#### TESTO MOSTRATO:
★ ★ ★

Isolando e decontestualizzando i monumenti dal quotidiano - rappresentato dal triste deserto dei tetti e dei camini della città di Parigi - le preesistenze storiche esprimono un proprio valore di permanenza e immutabilità che le traspone all'interno di una dimensione sincronica del tempo storico. La storia, percepita come un pericolo rispetto all'inesorabile e inarrestabile volontà di cambiamento e progresso implicita nella modernità, può essere così salvata dalla distruzione attraverso un'operazione di isolamento e sospensione che produce un'inesorabile quanto necessaria interruzione della sua continuità. La tabula rasa è l'unica operazione storicamente possibile perché se da un lato consente una necessaria rigenerazione sociale di carattere escatologico[9] dall'altro concede alla preesistenza storica una chance di salvezza quando questa si trasforma in testimonianza di un passato che non esiste più. Il confronto dialettico diventa così l'unico rapporto possibile tra memoria storica e Modernità.

Scrive Le Corbusier:

«Il passato storico, patrimonio universale, viene rispettato. Dirò di più, viene salvato. Un protrarsi dell'attuale stato di crisi condurrebbe a una rapida soppressione di questo passato.

★ ★ ★

#### INFORMAZIONI REGISTRATE:
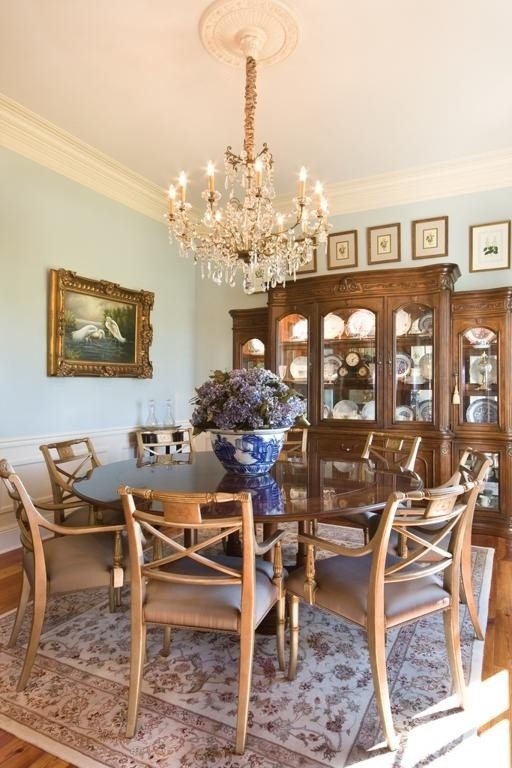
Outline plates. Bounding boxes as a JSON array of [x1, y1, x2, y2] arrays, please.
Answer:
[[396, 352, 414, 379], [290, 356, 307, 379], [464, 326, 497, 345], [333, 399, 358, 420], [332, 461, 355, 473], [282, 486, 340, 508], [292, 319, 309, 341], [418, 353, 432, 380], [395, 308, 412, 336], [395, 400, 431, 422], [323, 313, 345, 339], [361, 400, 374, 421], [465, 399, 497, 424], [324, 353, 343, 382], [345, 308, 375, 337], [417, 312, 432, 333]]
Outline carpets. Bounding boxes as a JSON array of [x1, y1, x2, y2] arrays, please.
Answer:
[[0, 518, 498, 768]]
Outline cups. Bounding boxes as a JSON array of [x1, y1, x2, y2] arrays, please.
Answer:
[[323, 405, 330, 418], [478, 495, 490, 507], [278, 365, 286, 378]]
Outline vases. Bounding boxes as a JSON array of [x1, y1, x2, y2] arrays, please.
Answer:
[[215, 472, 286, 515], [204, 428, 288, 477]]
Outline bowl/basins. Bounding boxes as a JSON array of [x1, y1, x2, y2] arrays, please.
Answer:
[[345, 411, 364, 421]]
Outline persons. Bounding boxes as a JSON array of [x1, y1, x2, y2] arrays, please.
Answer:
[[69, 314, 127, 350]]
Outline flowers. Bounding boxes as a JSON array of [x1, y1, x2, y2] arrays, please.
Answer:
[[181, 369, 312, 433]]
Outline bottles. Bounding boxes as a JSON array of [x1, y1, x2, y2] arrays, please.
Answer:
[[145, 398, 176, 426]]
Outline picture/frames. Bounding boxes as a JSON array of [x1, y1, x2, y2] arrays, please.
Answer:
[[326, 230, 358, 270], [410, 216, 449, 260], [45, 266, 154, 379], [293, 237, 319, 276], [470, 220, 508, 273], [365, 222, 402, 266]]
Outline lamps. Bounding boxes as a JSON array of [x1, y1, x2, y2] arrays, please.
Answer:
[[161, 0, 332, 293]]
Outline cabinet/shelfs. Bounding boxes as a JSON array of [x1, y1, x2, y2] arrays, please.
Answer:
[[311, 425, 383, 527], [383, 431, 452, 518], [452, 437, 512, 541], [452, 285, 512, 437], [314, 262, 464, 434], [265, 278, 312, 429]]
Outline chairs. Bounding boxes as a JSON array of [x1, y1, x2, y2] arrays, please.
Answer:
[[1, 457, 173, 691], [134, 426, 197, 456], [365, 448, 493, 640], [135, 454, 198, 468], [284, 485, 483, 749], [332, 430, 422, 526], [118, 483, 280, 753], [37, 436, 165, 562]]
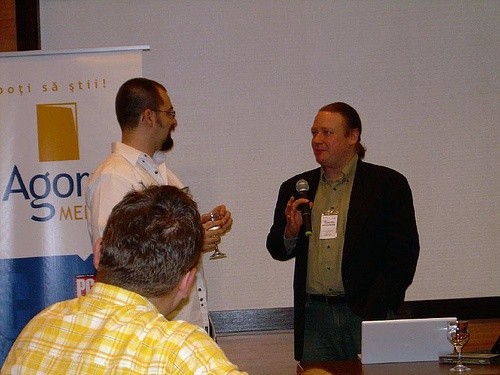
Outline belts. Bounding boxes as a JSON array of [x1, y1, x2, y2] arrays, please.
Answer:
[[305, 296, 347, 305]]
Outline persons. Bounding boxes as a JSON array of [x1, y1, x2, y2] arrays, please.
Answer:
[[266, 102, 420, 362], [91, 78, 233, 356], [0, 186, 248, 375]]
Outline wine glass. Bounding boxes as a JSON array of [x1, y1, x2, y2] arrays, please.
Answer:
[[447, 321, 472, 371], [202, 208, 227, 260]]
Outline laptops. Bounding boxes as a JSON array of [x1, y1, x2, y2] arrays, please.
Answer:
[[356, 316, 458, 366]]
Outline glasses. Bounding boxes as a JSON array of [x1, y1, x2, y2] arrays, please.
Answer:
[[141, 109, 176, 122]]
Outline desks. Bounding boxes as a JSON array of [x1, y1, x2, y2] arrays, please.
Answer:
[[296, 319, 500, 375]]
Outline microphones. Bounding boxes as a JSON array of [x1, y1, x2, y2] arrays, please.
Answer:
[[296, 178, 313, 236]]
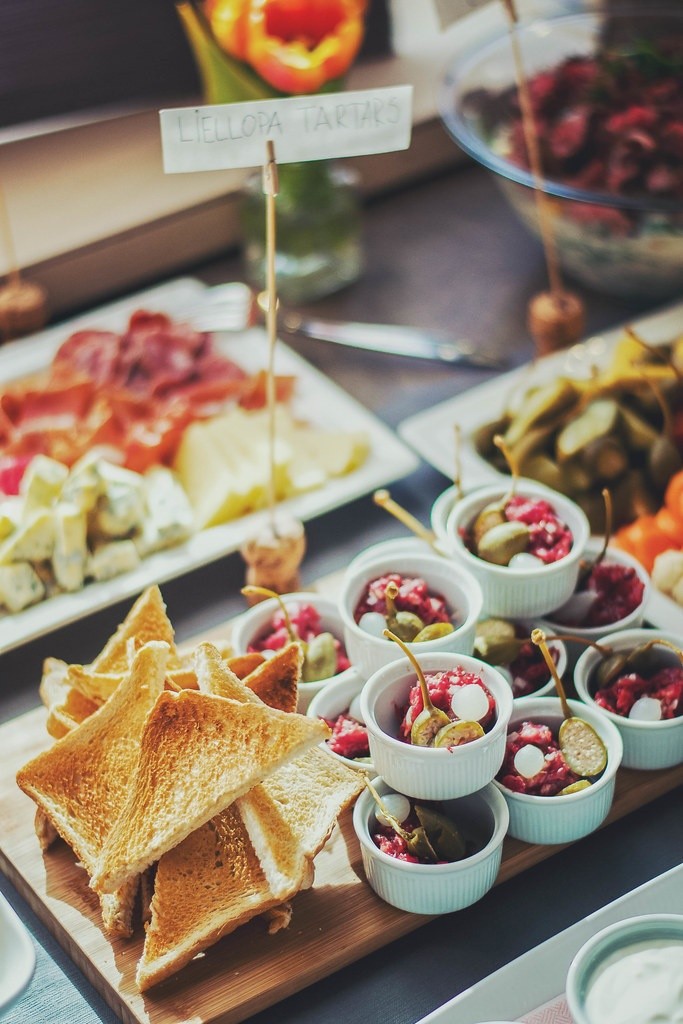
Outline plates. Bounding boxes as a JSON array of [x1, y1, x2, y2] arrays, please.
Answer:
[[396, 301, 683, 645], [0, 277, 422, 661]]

★ ★ ★

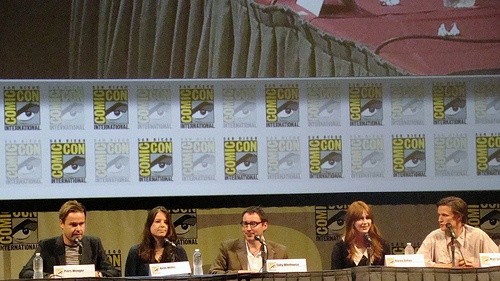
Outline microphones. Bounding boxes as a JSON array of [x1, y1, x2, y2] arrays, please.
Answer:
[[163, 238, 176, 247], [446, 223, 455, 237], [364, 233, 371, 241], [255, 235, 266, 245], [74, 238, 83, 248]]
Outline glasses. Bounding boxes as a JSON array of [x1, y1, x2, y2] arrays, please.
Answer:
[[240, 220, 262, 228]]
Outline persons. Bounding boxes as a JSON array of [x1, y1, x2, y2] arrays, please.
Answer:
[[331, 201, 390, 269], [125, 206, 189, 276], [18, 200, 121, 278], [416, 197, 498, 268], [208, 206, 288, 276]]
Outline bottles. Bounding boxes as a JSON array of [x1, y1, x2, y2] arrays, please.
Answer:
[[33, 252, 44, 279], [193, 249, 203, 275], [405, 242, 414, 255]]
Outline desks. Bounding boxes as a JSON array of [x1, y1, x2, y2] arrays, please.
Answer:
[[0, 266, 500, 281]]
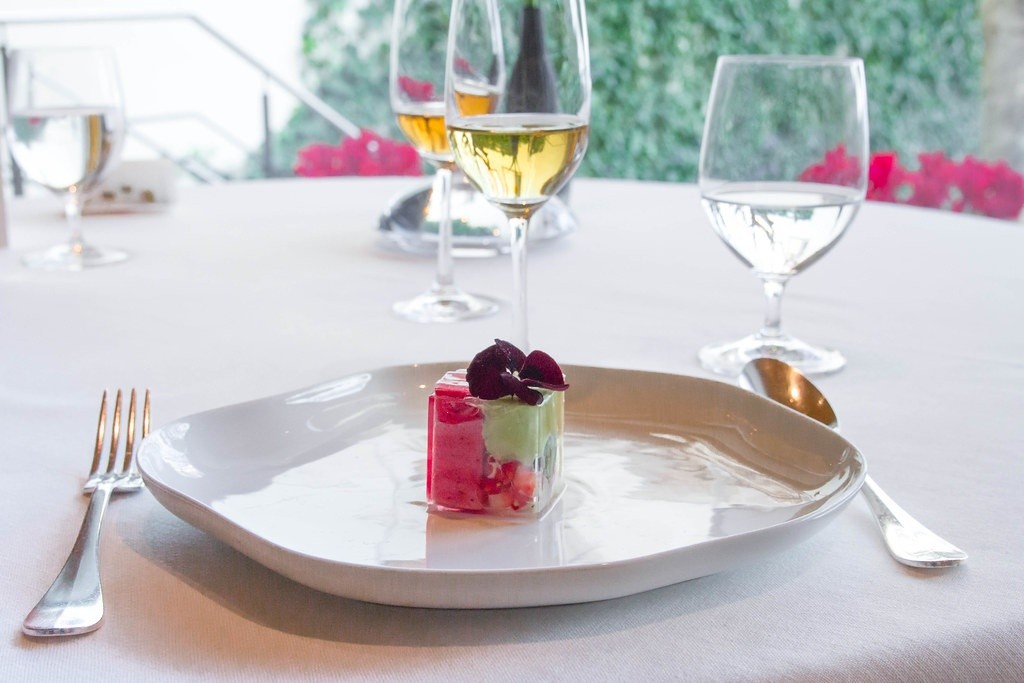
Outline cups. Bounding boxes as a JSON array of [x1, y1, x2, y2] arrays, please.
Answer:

★ ★ ★

#### COMPITI DA SVOLGERE:
• a. Per ciascuna affermazione stabilisci se concorda con il testo mostrato, rispondendo sì o no e citando alla lettera le parole decisive: (i) la storia è percepita come un pericolo rispetto alla volontà di cambiamento della modernità; (ii) la tabula rasa è una fra varie operazioni storicamente possibili; (iii) nella citazione di Le Corbusier il passato storico è definito patrimonio nazionale.
• b. Nel testo mostrato, che cosa rappresenta il quotidiano dal quale i monumenti vengono isolati?
I record provengono da una fonte diversa da quella del testo.

#### RISPOSTE AI COMPITI:
• a.
(i) Sì: «La storia, percepita come un pericolo rispetto all'inesorabile e inarrestabile volontà di cambiamento e progresso implicita nella modernità».
(ii) No: «La tabula rasa è l'unica operazione storicamente possibile».
(iii) No: «Il passato storico, patrimonio universale, viene rispettato.»

• b. Il triste deserto dei tetti e dei camini della città di Parigi.